David and the impact of domestic violence

Bill’s note: This is a fictionalized case-study. Any similarity to any person or life situation is completely coincidental.

David, who was 54 years old, was participating in a psychodrama workshop and was an ongoing member of a men’s group.

During the opening trust circle exercise, David became frozen in the middle of the circle. He was unable to trust the process enough to be gently guided around the circle. He was unable to identify what was happening or why.

Several of his fellow group members were also participating in the workshop this day. David had participated in psychodrama and other body-centered activities before.
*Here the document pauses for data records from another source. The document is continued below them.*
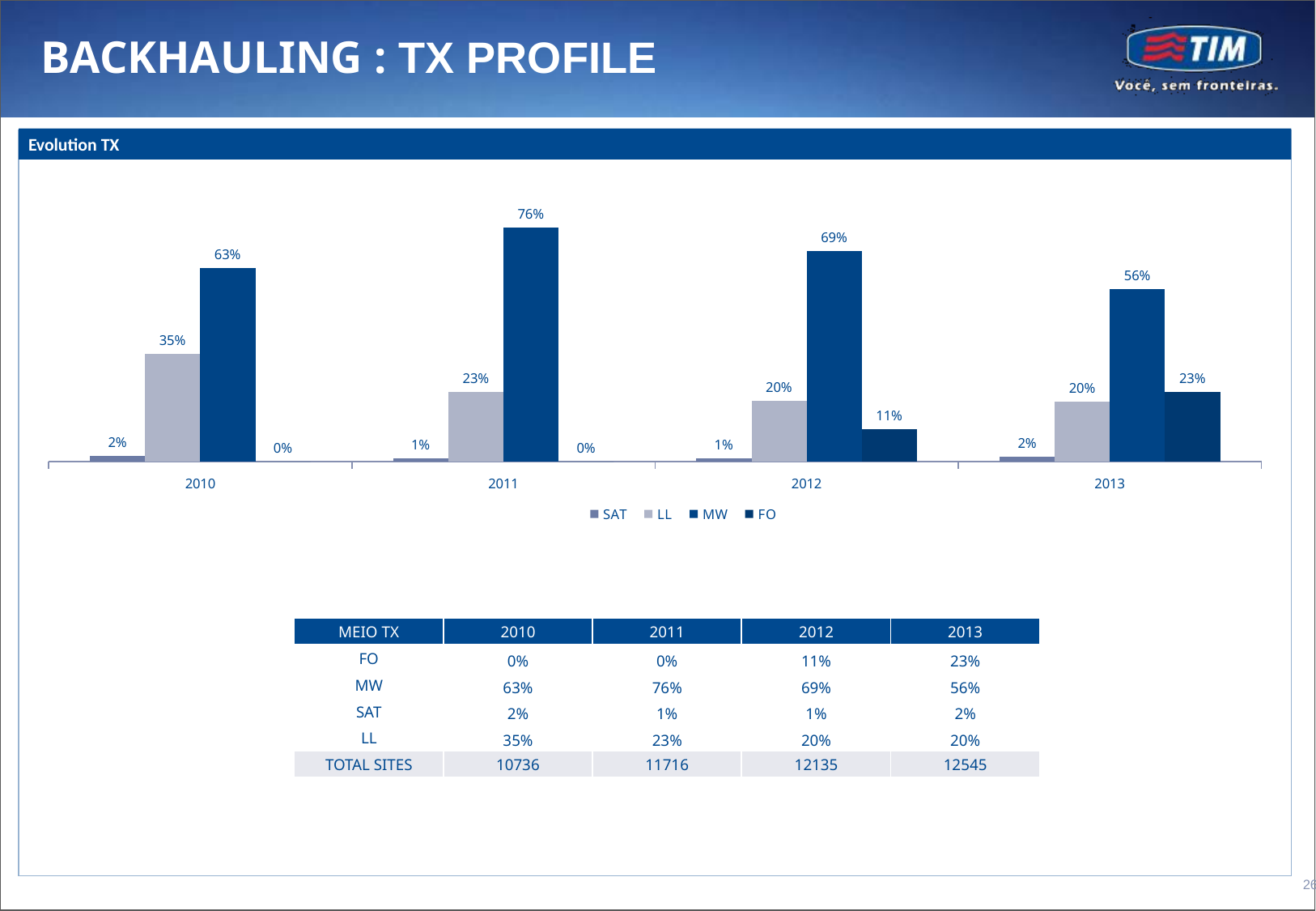
What kind of chart is shown? Bar chart Does the FO value rise or fall from 2011 to 2013? Rise What is the LL value for 2010? 35% What is the MW value for 2011? 76% What is the SAT value for 2012? 1% What is the FO value for 2013? 23% In which year is the LL value lowest? 2012 and 2013 (20%) Which is larger, the FO value for 2012 or the FO value for 2013? 2013 How many series does the legend list? 4 In which year is the MW value highest? 2011 How many years are shown on the x axis? 4 What is the difference between the MW values for 2011 and 2013? 20%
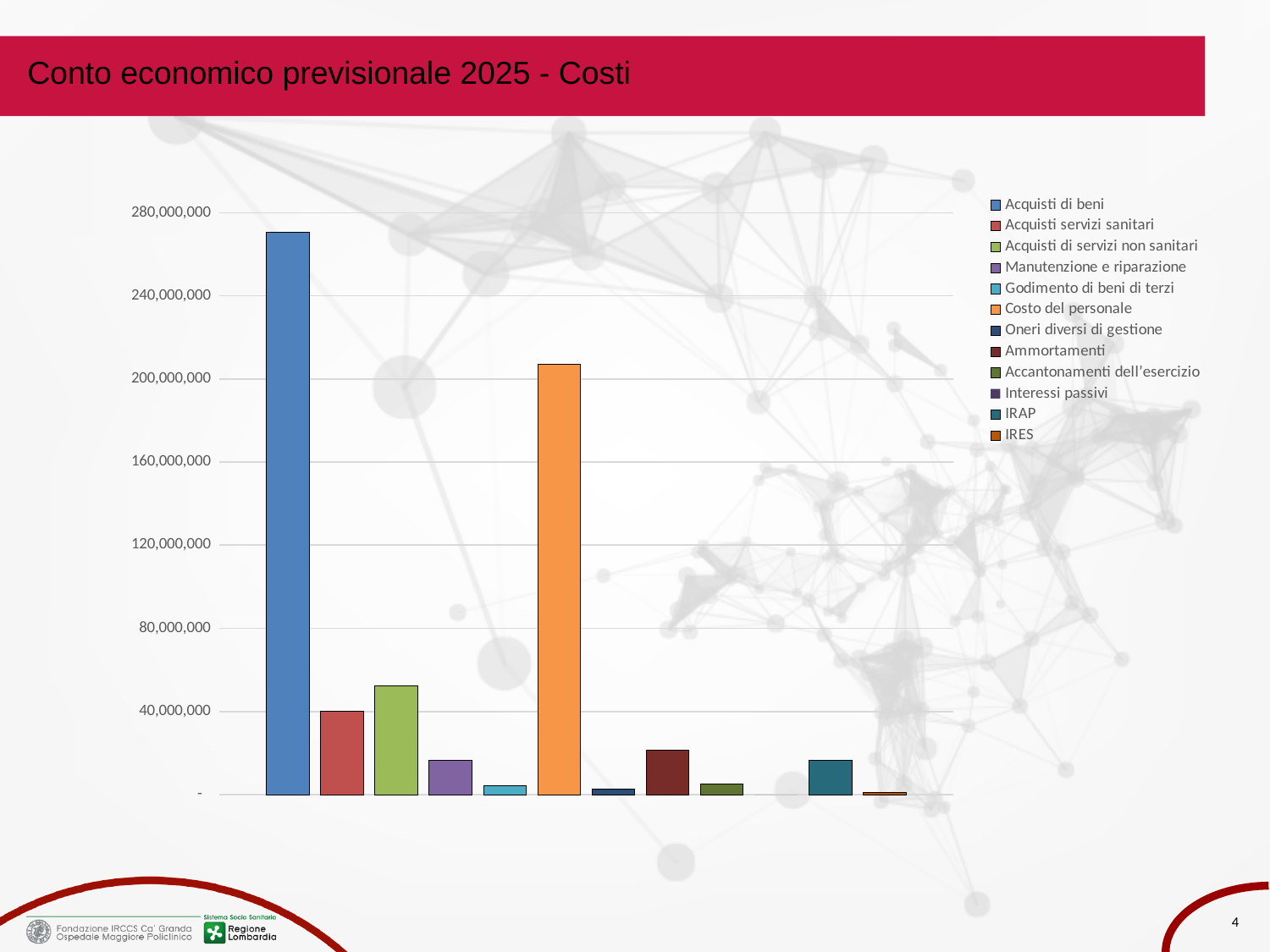
Which is larger, Manutenzione e riparazione or Godimento di beni di terzi? Manutenzione e riparazione Is the value for Ammortamenti greater or less than 40,000,000? less What kind of chart is shown on the slide? Bar chart What is the title of the slide containing the chart? Conto economico previsionale 2025 - Costi Which cost item has the highest value? Acquisti di beni Is the value for Acquisti di beni greater or less than 240,000,000? greater Which is larger, Acquisti di beni or Costo del personale? Acquisti di beni Is the value for Costo del personale greater or less than 200,000,000? greater Which is larger, Acquisti di servizi non sanitari or Acquisti servizi sanitari? Acquisti di servizi non sanitari How many series does the legend list? 12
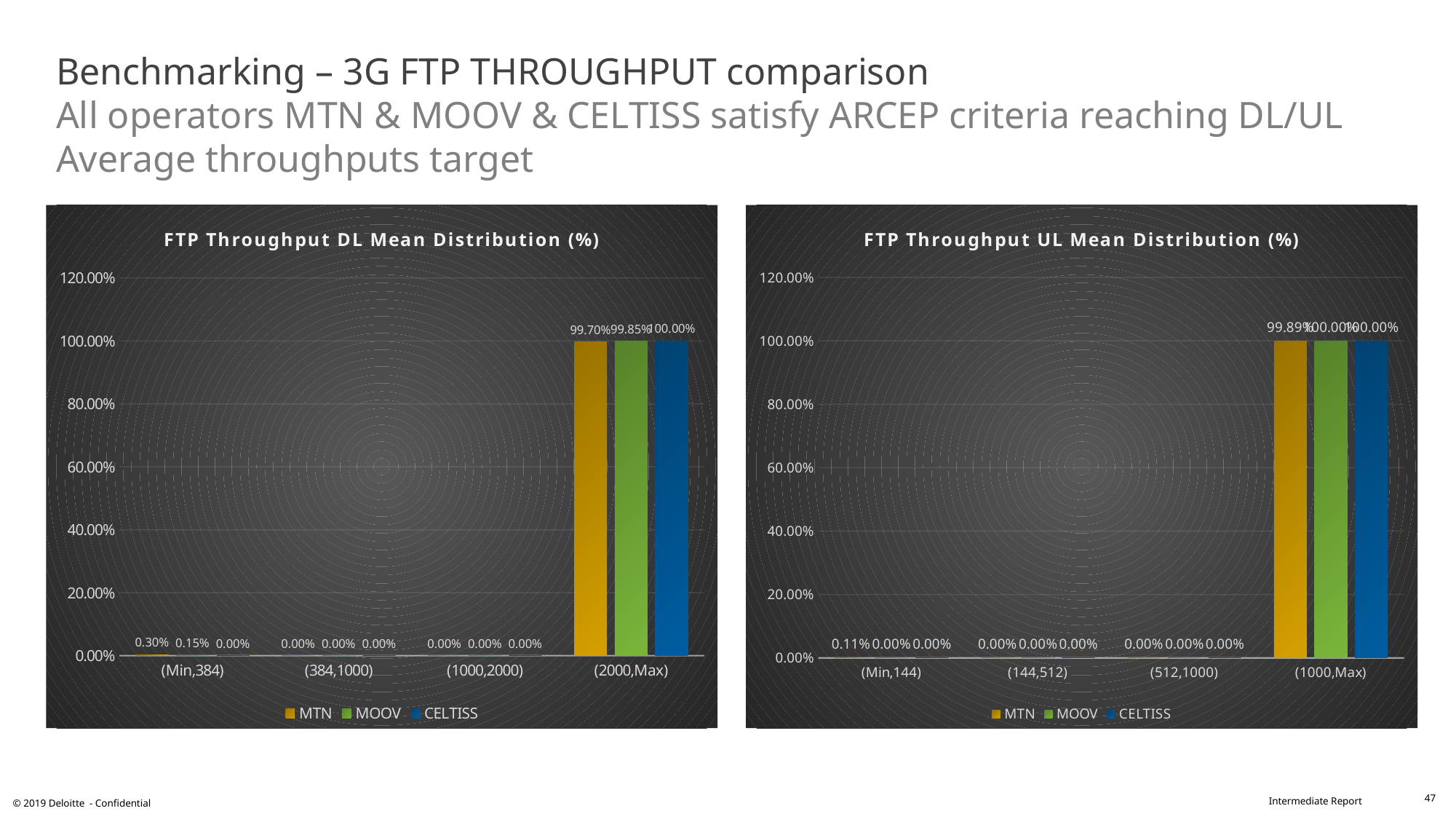
In the FTP Throughput UL Mean Distribution chart, what is the difference between the MOOV and MTN values in the (1000,Max) category? 0.11% In the FTP Throughput UL Mean Distribution chart, what is the value for MTN in the (Min,144) category? 0.11% In the FTP Throughput DL Mean Distribution chart, what is the difference between the CELTISS and MTN values in the (2000,Max) category? 0.30% In the FTP Throughput DL Mean Distribution chart, which colour represents CELTISS? Blue In the FTP Throughput DL Mean Distribution chart, what is the value for MOOV in the (2000,Max) category? 99.85% How many series does the legend of the FTP Throughput DL Mean Distribution chart list? 3 In the FTP Throughput DL Mean Distribution chart, which operator has the highest value in the (2000,Max) category? CELTISS What kind of chart is the FTP Throughput UL Mean Distribution chart? Bar chart In the FTP Throughput DL Mean Distribution chart, what is the value for MTN in the (2000,Max) category? 99.70% In the FTP Throughput DL Mean Distribution chart, what is the value for MTN in the (Min,384) category? 0.30% In the FTP Throughput UL Mean Distribution chart, what is the value for MTN in the (1000,Max) category? 99.89% How many categories are shown on the x axis of the FTP Throughput UL Mean Distribution chart? 4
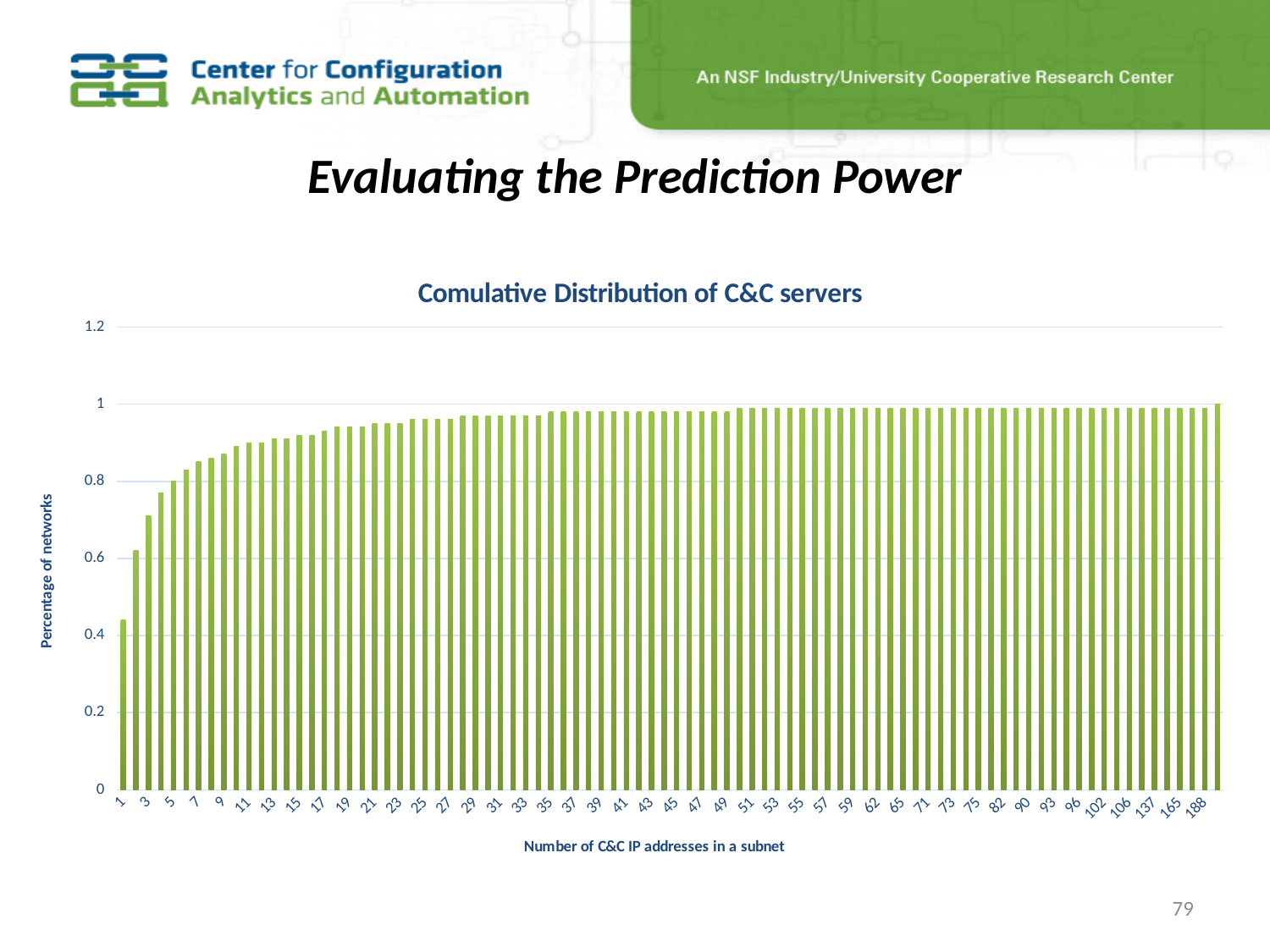
Which has the larger value, the bar for 1 or the bar for 3? 3 Which x-axis category has the lowest value? 1 Is the value for 1 on the x axis greater or less than 0.6? less Is the value for 3 on the x axis greater or less than 0.6? greater Which has the larger value, the bar for 9 or the bar for 1? 9 Do the bar values rise or fall as you move from left to right along the x axis? rise Is the value for 188 on the x axis greater or less than 0.8? greater What is the label of the x axis of the chart? Number of C&C IP addresses in a subnet What is the title of the chart? Comulative Distribution of C&C servers What kind of chart is shown on the slide? bar chart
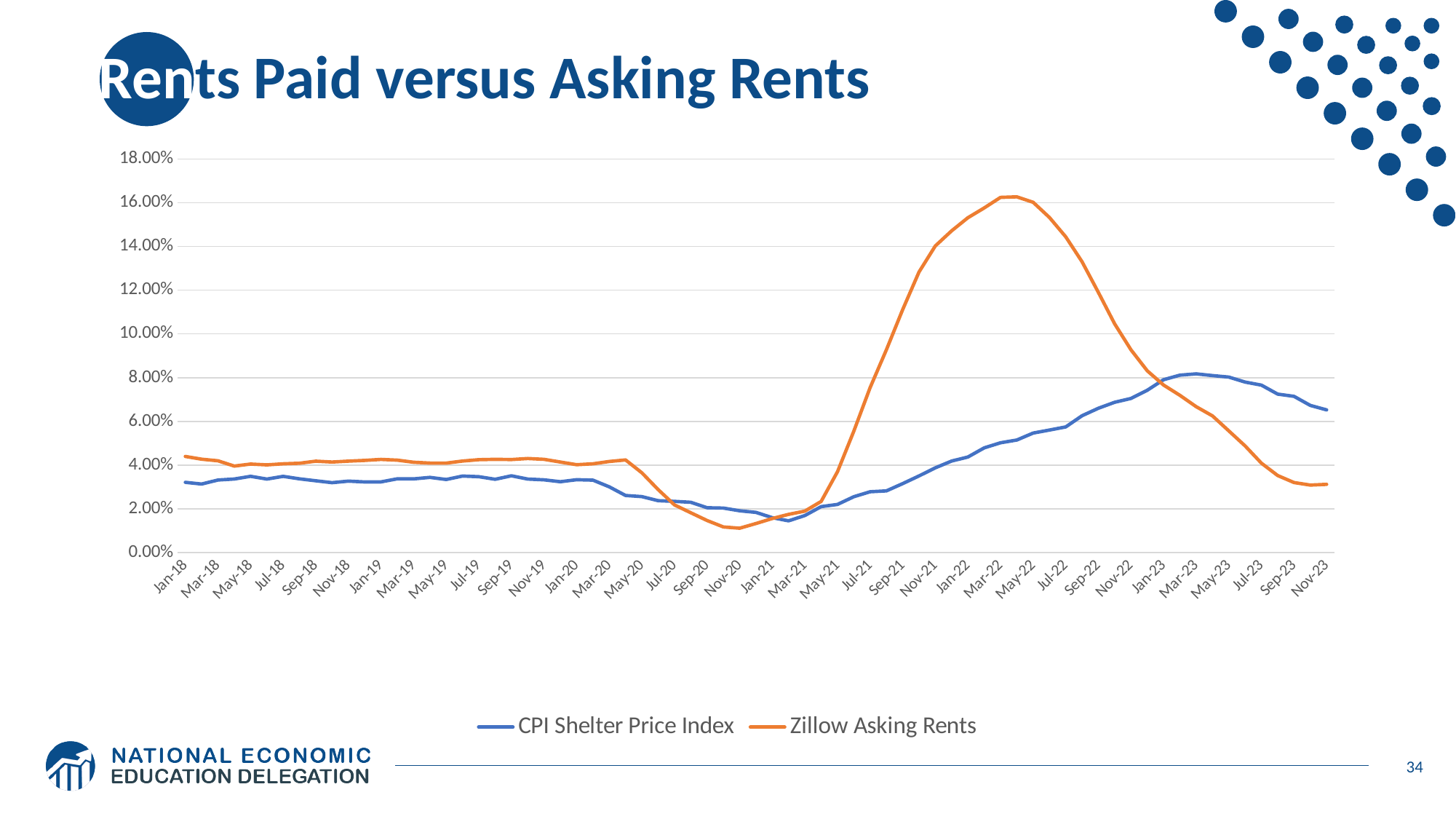
What is the title of the chart on the slide? Rents Paid versus Asking Rents Around which month does the Zillow Asking Rents line reach its lowest point? Nov-20 What kind of chart is shown on the slide? Line chart Which series is drawn in orange? Zillow Asking Rents Does the Zillow Asking Rents line rise or fall between Mar-22 and Nov-23? Fall At Mar-23, which series has the higher value, CPI Shelter Price Index or Zillow Asking Rents? CPI Shelter Price Index Is the value of the CPI Shelter Price Index at Mar-23 greater or less than 6.00%? greater How many series does the legend list? 2 Which series reaches the highest value on the chart? Zillow Asking Rents Is the value of Zillow Asking Rents at Nov-20 greater or less than 2.00%? less Is the value of Zillow Asking Rents at Mar-22 greater or less than 14.00%? greater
The therapist gently suggested that the group create a “standing cradle,” to which David agreed. Two volunteers stepped forward and began to hold David, their shoulders touching, and arms wrapped around David. David remained in this position of being held for several minutes. The therapist gently encouraged David to verbalize what he was experiencing. When David was unable to do so, the therapist encouraged him to gently push himself forward into the arms and shoulders of the men holding him. David began to push forward.

Feeling the gentle resistance of the men holding him, David became more intense and emotional. When the therapist asked again what he was experiencing, David was able to explain that he was feeling anger and rage related to childhood abuse by his parents. He said that he had actively participated in therapy and Adult Children of Alcoholic 12-Step Meetings, but had not felt these feelings so intensely before. At this point, David had a better understanding of his own feelings, and agreed to participate in a psychodrama where he had the opportunity to access and resolve these feelings more directly.

In this way, the gentle support of the “Standing cradle” enabled David to become more trusting of the process and move to deeper work dealing with his traumatic childhood with alcoholic parents.